■ **MATERIAL SUPPLIED**
----------------------------------------

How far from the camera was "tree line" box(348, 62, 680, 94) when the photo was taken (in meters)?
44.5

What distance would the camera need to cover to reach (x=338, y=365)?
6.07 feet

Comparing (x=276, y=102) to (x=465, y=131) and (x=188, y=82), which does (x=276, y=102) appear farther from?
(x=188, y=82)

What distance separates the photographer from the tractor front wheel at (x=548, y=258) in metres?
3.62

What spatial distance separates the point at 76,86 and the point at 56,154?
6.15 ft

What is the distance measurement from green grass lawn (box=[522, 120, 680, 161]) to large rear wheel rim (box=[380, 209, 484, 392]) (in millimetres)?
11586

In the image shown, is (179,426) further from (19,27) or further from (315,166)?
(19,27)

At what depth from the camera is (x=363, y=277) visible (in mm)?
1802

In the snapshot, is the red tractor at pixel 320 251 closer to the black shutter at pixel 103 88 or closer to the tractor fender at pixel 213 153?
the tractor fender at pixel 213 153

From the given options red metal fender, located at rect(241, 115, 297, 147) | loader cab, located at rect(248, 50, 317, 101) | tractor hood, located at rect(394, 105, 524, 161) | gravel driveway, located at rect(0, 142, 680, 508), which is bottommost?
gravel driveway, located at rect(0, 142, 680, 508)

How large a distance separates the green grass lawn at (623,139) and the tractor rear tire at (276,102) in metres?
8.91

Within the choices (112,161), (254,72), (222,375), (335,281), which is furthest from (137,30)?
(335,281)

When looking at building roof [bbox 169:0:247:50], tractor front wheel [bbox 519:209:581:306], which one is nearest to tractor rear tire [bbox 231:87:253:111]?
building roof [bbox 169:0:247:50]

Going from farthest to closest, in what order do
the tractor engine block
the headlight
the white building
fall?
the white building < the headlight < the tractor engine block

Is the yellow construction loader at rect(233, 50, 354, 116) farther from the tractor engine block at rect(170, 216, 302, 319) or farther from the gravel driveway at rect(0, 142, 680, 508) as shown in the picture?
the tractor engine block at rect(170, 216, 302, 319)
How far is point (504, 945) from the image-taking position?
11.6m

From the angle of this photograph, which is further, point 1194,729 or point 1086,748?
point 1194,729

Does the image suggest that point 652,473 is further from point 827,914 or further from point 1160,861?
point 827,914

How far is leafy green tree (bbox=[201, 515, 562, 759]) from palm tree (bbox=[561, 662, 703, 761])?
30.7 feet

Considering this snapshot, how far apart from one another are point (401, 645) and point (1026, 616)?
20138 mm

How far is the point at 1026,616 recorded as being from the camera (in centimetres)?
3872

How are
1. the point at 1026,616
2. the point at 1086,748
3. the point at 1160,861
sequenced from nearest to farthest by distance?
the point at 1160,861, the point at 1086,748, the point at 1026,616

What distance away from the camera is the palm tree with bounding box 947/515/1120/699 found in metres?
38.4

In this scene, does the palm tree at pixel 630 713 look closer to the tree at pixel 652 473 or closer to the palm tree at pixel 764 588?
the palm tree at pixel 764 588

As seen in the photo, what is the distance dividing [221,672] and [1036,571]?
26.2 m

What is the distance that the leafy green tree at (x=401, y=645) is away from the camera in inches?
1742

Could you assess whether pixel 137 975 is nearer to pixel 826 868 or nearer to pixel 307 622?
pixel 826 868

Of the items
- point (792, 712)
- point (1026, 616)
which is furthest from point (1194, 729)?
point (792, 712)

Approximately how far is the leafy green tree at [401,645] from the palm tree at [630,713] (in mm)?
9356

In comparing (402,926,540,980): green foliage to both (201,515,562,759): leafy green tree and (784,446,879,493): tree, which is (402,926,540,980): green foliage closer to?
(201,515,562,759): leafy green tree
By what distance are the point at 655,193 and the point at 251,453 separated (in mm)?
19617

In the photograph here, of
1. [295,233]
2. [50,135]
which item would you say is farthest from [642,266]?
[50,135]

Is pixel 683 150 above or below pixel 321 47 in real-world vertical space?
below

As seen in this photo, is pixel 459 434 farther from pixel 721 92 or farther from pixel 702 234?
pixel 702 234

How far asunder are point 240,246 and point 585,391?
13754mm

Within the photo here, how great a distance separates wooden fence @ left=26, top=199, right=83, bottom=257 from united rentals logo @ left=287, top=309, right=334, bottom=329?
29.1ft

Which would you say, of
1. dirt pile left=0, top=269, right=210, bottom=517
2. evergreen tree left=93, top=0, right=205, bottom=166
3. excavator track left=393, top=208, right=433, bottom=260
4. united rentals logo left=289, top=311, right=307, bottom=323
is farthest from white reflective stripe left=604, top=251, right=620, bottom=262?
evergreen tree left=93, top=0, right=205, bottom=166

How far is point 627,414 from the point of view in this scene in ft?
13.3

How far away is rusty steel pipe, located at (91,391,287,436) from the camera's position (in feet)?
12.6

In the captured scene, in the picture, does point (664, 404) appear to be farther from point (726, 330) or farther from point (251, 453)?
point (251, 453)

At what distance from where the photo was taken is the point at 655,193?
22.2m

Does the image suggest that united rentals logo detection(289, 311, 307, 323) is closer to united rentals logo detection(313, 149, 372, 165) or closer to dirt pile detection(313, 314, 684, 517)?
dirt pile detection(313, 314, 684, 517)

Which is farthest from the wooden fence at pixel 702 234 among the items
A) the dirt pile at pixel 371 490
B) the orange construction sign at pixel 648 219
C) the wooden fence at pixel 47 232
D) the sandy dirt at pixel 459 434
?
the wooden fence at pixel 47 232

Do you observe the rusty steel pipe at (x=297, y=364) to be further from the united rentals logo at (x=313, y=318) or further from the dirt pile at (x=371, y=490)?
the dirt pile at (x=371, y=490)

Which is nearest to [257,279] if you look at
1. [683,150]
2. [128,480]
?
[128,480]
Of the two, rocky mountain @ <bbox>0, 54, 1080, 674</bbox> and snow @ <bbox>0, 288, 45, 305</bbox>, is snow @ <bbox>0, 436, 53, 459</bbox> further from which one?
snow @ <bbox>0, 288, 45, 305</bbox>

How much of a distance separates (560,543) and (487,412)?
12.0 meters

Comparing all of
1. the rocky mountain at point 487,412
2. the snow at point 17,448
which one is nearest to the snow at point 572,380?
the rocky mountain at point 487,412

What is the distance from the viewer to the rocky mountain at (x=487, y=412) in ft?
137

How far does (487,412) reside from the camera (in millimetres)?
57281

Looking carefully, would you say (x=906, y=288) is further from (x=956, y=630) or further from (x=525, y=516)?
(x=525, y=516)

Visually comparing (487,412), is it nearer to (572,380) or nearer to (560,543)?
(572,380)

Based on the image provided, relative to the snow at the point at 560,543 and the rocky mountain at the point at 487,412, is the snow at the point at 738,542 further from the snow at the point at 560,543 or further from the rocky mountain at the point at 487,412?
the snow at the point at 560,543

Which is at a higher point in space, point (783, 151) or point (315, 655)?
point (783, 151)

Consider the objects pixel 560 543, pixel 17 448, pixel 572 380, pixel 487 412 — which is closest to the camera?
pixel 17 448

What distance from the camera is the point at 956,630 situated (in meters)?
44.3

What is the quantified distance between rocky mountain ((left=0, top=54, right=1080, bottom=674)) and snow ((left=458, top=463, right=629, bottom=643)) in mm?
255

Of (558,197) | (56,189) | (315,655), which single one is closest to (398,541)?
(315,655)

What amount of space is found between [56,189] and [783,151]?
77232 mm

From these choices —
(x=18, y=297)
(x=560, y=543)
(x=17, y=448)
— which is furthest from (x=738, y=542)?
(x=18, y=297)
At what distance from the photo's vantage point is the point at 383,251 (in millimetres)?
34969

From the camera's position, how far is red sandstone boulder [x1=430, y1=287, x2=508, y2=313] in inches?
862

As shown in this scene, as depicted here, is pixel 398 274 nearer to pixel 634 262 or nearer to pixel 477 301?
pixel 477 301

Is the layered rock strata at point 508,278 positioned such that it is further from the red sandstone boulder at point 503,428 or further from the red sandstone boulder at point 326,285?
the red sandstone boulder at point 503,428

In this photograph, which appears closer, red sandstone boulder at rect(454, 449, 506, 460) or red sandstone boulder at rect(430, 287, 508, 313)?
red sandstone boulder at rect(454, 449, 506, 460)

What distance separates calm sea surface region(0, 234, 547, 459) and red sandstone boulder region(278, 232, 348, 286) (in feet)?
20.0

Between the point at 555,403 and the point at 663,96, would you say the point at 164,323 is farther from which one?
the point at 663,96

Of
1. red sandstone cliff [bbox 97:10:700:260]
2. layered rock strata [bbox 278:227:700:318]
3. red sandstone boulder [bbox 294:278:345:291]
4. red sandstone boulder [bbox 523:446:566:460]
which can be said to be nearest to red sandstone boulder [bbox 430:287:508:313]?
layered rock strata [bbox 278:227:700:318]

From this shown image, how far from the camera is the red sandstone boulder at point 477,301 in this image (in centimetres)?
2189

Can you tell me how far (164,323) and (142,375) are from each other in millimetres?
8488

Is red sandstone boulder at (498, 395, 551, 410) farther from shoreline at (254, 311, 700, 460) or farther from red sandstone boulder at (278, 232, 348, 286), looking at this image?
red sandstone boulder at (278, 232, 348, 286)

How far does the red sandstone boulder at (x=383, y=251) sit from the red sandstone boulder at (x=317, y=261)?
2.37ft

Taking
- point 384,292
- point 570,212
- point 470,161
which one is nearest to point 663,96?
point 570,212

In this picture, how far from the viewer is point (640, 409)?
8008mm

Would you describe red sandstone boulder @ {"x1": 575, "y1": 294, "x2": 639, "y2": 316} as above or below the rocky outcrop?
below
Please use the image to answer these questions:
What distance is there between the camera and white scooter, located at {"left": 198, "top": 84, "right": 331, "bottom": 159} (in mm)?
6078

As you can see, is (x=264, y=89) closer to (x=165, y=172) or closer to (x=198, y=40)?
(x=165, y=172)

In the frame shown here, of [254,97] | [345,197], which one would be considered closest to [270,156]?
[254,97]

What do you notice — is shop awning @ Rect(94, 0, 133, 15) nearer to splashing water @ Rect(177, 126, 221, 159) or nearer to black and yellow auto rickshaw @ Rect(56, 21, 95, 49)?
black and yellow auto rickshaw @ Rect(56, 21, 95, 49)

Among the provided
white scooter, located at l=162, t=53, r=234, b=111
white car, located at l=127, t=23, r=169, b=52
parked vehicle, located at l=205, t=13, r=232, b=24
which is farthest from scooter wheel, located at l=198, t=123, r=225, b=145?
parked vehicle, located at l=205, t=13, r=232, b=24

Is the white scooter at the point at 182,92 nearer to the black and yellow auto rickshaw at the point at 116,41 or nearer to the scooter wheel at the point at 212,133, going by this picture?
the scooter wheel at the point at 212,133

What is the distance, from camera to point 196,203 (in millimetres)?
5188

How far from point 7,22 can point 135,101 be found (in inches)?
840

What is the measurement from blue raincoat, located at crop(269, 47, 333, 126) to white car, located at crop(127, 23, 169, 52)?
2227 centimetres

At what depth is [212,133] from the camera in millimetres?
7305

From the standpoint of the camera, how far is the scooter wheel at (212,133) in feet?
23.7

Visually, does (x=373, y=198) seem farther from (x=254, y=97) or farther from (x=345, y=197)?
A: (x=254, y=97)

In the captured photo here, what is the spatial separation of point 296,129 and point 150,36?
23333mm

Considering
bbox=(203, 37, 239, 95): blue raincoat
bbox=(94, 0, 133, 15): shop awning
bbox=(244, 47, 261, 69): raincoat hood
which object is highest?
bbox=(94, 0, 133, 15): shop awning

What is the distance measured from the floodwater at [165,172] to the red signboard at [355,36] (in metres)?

----------------------------------------

Write out, unchanged and in order, the stretch of the rows above from the line containing "Going from farthest" through the line containing "the white building <", including both of those lines.

Going from farthest to closest, in what order do
the tractor engine block
the headlight
the white building
fall?
the white building < the headlight < the tractor engine block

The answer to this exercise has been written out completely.